Sometimes he’ll sit on a painting for 30 days just to end up deconstructing it the way he sees fit, occasionally taking it in an entirely new direction altogether.
“The last thing an artist wants to be called is a deconstructionist, but that’s what I do,” Holladay said. “That’s just kind of my deal.”
Christopher Ryan MackieMackie is a self-described “longtime patron of the arts” whose artistic background was initially in the realm of audio and video production. He transitioned to sculpture 10 years ago and will be displaying six of those works in the Mainsite exhibit.

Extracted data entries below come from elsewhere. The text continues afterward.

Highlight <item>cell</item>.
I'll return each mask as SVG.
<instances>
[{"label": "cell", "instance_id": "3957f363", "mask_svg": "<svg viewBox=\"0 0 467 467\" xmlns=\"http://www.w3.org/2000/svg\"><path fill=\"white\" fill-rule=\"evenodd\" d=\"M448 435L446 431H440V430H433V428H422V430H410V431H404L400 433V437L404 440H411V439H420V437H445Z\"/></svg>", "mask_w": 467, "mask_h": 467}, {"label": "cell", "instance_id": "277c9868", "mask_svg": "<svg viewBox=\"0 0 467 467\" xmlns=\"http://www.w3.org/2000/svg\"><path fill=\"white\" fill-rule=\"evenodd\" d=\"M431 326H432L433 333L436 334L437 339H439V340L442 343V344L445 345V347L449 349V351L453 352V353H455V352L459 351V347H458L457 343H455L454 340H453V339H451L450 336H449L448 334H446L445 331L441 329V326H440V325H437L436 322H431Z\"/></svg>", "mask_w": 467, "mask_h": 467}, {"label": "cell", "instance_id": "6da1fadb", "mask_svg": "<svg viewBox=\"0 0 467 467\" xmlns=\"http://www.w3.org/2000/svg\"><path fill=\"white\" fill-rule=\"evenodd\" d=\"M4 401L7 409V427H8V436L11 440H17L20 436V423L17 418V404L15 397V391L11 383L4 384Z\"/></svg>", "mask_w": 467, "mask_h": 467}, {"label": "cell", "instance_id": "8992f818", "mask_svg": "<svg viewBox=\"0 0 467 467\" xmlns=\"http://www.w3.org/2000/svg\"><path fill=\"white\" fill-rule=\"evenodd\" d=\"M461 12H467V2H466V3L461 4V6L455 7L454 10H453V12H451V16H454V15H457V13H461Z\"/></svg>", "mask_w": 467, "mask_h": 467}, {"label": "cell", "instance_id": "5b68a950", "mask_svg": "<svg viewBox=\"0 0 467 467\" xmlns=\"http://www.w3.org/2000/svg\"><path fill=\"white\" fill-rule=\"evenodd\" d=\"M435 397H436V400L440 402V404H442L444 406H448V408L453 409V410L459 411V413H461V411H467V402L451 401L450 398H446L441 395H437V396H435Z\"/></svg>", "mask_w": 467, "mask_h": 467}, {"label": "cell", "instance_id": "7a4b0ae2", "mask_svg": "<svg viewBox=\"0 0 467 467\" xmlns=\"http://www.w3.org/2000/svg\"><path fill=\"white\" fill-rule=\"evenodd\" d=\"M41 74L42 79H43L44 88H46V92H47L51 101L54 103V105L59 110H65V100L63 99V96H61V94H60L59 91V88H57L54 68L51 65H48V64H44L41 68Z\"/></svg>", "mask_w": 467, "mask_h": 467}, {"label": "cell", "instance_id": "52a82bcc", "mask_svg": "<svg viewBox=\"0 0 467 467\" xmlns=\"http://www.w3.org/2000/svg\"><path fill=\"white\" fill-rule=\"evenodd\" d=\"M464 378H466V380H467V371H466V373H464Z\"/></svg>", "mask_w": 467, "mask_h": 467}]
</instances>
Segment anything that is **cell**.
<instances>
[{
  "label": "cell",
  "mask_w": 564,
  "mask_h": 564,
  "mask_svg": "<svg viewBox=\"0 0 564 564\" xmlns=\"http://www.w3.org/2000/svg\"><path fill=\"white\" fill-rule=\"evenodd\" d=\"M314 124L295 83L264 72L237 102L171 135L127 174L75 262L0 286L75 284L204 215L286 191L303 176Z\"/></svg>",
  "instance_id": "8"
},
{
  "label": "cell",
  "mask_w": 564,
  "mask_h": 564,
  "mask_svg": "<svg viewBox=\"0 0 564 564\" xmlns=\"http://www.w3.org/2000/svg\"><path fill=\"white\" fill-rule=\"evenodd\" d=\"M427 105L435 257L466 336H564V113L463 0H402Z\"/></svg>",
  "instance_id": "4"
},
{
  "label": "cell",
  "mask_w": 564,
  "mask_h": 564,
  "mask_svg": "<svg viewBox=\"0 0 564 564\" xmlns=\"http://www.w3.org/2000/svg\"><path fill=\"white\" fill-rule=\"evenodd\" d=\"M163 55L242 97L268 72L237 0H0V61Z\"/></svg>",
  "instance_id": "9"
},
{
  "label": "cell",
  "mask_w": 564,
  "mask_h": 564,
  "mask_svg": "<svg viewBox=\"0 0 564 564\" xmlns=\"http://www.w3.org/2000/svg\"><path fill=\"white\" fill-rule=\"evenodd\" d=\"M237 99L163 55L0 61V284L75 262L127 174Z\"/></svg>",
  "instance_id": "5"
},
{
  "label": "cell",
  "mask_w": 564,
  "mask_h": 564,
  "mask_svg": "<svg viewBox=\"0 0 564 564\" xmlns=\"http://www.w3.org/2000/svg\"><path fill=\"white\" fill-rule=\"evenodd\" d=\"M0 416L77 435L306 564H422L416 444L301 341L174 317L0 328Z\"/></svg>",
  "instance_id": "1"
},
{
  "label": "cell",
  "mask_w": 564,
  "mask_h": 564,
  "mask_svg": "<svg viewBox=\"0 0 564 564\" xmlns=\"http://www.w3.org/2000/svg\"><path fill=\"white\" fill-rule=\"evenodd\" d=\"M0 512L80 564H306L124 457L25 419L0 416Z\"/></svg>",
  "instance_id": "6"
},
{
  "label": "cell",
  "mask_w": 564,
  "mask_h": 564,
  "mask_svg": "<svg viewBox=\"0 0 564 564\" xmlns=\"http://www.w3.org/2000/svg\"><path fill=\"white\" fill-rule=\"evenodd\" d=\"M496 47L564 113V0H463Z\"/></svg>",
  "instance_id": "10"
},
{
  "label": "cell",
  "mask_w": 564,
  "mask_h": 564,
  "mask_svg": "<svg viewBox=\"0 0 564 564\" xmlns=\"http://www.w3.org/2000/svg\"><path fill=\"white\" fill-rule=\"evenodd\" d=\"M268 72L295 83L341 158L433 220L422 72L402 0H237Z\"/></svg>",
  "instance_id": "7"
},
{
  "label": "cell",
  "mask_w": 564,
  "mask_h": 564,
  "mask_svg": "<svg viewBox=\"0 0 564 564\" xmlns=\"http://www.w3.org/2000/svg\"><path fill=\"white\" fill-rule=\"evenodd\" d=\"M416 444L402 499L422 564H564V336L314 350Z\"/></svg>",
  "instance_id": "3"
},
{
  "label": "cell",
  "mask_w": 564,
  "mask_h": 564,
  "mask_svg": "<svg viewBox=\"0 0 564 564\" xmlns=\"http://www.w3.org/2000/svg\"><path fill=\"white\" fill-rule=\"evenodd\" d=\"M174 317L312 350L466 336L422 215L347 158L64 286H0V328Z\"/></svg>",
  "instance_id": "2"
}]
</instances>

Mackie grew up in Wichita, Kansas, and eventually moved to the East Coast. He moved back to Norman in 2011 and finished school in 2017. Shortly after graduating, he landed a job with the University of Oklahoma.
His works consist of resin, thread and dye and have been described as bearing a close resemblance to floating jellyfish, a description he agrees is adequate.
And that’s just the feeling he’s hoping to evoke in his audience. Though he found Mainsite’s space to be a challenging place to display his work, he was pleased with the way the sculptures were finally organized.
“I kind of wanted to go for that kind of feel in the space, like these little weird creatures out of their element hovering above us,” Mackie said. “I felt like I was really able to capture that feeling of weightlessness. I was really happy with the way they came out.”
Though creating the sculpture is no easy task, a great deal of his time is devoted to pondering his ideas and jotting down notes and sketches. The result is at times nothing short of a pleasant surprise.
“A lot of times, the making will inform the ideas,” Mackie said. “I might have an idea of it one way, but then it changes. … That’s what’s so cool about it. You don’t know what you might come up with. It might be 10 times better than what you started with.”
This process has allowed him to cope with his initial fear of failure, a notion he didn’t wrestle with too much working with sound and audio installations.
He describes fear as “a double-edged sword” because it “helps you find new things and go in new directions and push yourself.”
His work is a clear representation of an artist who has pushed himself to refine his work through his creative process, standing as an earnest demonstration of his attempt “to capture strength in the delicate.”